(Written task)
Reproduce exactly the lines from the line containing "How far is pixel" through the end of the records below, including both ends, and nothing else.

---- Material for this exercise

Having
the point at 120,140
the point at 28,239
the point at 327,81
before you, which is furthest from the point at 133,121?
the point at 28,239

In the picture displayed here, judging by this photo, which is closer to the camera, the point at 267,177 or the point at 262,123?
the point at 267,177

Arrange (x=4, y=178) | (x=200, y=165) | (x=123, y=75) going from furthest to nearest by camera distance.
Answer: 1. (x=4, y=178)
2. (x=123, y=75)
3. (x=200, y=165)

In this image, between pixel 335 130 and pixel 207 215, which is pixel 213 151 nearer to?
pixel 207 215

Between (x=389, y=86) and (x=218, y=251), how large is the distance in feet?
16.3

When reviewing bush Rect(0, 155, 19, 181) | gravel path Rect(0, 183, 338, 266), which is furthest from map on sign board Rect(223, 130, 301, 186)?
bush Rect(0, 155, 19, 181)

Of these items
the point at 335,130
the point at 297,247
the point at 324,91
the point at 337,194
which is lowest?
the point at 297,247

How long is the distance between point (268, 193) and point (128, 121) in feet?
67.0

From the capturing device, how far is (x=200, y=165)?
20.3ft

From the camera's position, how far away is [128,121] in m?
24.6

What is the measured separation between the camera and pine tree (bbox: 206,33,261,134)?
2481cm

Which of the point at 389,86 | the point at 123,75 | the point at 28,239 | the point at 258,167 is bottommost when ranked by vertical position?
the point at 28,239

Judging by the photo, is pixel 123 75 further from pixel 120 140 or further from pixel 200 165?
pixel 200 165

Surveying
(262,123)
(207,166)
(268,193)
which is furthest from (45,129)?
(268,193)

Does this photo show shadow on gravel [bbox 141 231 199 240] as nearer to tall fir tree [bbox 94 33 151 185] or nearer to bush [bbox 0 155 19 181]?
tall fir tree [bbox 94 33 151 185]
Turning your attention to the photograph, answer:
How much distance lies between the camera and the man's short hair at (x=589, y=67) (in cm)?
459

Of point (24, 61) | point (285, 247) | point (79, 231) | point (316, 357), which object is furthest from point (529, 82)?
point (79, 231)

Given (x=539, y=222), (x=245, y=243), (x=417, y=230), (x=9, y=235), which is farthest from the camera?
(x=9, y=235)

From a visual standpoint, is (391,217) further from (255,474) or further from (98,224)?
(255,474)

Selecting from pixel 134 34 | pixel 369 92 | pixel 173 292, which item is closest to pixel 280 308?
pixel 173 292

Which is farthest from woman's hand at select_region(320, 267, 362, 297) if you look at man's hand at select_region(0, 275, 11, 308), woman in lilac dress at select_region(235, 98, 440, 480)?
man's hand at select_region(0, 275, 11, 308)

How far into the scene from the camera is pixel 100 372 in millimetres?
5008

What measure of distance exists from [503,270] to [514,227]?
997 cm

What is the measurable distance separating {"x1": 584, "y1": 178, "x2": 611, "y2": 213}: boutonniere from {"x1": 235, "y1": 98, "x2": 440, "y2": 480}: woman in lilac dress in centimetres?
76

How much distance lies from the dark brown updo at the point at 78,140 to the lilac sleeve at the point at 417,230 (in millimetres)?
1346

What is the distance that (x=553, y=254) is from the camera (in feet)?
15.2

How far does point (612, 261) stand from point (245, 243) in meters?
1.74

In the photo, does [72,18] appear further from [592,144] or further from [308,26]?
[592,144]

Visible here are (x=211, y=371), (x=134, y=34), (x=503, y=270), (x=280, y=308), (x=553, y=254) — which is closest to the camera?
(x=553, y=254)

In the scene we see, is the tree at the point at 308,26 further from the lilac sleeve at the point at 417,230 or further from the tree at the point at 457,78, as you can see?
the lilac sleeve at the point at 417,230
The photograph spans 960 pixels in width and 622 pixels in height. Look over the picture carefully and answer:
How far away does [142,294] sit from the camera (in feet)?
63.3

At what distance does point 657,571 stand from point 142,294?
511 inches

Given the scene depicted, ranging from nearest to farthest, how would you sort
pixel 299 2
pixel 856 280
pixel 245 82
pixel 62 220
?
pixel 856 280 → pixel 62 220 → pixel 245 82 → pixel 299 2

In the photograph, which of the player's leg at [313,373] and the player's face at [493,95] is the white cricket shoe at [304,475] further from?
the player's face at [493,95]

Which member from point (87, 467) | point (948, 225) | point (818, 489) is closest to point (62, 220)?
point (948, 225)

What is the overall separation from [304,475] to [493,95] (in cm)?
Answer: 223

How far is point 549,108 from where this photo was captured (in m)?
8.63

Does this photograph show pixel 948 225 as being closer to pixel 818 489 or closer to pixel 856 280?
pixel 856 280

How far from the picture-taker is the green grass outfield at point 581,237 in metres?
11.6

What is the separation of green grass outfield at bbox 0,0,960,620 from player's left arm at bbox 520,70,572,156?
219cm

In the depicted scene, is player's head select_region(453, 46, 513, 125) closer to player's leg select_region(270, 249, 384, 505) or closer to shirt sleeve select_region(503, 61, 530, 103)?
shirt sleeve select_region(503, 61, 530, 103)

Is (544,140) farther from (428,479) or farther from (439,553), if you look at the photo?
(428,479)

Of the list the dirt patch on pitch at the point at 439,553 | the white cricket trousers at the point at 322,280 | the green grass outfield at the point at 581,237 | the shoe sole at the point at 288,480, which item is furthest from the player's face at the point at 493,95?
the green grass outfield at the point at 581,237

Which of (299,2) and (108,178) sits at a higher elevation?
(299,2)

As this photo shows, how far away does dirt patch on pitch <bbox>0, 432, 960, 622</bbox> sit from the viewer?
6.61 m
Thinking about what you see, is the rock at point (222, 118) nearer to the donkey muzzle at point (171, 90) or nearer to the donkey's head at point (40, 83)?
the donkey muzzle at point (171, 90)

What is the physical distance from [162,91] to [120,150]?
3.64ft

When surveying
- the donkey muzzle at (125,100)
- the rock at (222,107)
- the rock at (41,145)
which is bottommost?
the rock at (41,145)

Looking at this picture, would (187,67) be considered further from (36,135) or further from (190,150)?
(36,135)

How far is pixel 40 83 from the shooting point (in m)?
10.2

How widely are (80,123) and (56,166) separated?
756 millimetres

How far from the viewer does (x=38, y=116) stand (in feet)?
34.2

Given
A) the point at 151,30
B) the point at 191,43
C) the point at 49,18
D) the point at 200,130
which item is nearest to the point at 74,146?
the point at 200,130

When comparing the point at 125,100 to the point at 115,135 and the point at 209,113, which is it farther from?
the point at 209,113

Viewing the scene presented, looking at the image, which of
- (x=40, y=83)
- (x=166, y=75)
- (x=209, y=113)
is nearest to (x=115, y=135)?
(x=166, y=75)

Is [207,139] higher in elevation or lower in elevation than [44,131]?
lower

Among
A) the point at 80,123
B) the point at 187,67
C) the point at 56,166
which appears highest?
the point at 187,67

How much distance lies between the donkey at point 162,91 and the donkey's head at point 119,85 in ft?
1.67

--------

(Problem solution)
How far is pixel 40 83 from the shooting point (in m)?
10.2

How widely are (80,123) and (56,166) separated?
756 millimetres

How far from the viewer does (x=38, y=116) stand (in feet)?
34.2

Given
A) the point at 151,30
B) the point at 191,43
C) the point at 49,18
D) the point at 200,130
which item is nearest to the point at 74,146?
the point at 200,130

When comparing the point at 125,100 to the point at 115,135 and the point at 209,113, which is it farther from?
the point at 209,113

Viewing the scene presented, looking at the image, which of
- (x=40, y=83)
- (x=166, y=75)
- (x=209, y=113)
is nearest to (x=115, y=135)?
(x=166, y=75)

Is [207,139] higher in elevation or lower in elevation than [44,131]?
lower

Among
A) the point at 80,123
B) the point at 187,67
C) the point at 56,166
which appears highest?
the point at 187,67

How much distance lies between the donkey at point 162,91 and the donkey's head at point 119,85 in ft?
1.67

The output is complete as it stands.